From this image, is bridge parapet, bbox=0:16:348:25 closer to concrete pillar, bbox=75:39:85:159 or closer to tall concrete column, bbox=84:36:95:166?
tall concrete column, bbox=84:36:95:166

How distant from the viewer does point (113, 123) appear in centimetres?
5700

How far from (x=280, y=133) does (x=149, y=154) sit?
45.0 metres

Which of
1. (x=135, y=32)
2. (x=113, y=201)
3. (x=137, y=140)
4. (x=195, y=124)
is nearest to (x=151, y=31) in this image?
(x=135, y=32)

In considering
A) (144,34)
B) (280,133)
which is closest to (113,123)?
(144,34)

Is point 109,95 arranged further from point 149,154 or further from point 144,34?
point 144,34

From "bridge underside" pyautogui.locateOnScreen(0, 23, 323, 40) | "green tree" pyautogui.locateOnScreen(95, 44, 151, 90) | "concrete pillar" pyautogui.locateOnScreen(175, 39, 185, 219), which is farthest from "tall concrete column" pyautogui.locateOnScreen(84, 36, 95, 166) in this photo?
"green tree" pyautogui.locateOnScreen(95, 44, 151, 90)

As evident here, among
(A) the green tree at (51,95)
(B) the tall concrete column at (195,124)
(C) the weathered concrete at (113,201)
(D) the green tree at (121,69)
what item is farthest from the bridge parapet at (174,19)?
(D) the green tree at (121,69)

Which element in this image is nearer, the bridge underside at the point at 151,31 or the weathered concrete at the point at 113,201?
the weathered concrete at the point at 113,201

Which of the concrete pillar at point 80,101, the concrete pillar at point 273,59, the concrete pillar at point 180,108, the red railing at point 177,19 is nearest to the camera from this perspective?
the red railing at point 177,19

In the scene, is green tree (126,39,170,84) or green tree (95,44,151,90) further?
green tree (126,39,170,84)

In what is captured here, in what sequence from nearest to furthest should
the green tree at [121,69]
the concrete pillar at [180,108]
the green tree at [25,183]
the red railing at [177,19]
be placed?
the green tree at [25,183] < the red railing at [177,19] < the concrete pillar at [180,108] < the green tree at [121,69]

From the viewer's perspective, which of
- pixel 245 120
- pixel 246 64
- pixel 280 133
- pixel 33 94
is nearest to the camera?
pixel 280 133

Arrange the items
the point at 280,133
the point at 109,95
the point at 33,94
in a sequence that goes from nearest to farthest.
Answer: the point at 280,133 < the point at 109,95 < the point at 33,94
════
▸ Stated task: Render the lines above as a Markdown table with columns Row and Line, starting at the line containing "Which of the" and running through the last line, both ends included. Number each row and leave out blank lines.

▸ Exercise solution:
| Row | Line |
|---|---|
| 1 | Which of the concrete pillar at point 80,101, the concrete pillar at point 273,59, the concrete pillar at point 180,108, the red railing at point 177,19 is nearest to the camera from this perspective? |
| 2 | the red railing at point 177,19 |
| 3 | In the scene, is green tree (126,39,170,84) or green tree (95,44,151,90) further? |
| 4 | green tree (126,39,170,84) |
| 5 | In what is captured here, in what sequence from nearest to furthest should |
| 6 | the green tree at [121,69] |
| 7 | the concrete pillar at [180,108] |
| 8 | the green tree at [25,183] |
| 9 | the red railing at [177,19] |
| 10 | be placed? |
| 11 | the green tree at [25,183] < the red railing at [177,19] < the concrete pillar at [180,108] < the green tree at [121,69] |
| 12 | From the viewer's perspective, which of |
| 13 | - pixel 245 120 |
| 14 | - pixel 246 64 |
| 15 | - pixel 280 133 |
| 16 | - pixel 33 94 |
| 17 | is nearest to the camera? |
| 18 | pixel 280 133 |
| 19 | Arrange the items |
| 20 | the point at 280,133 |
| 21 | the point at 109,95 |
| 22 | the point at 33,94 |
| 23 | in a sequence that goes from nearest to farthest. |
| 24 | Answer: the point at 280,133 < the point at 109,95 < the point at 33,94 |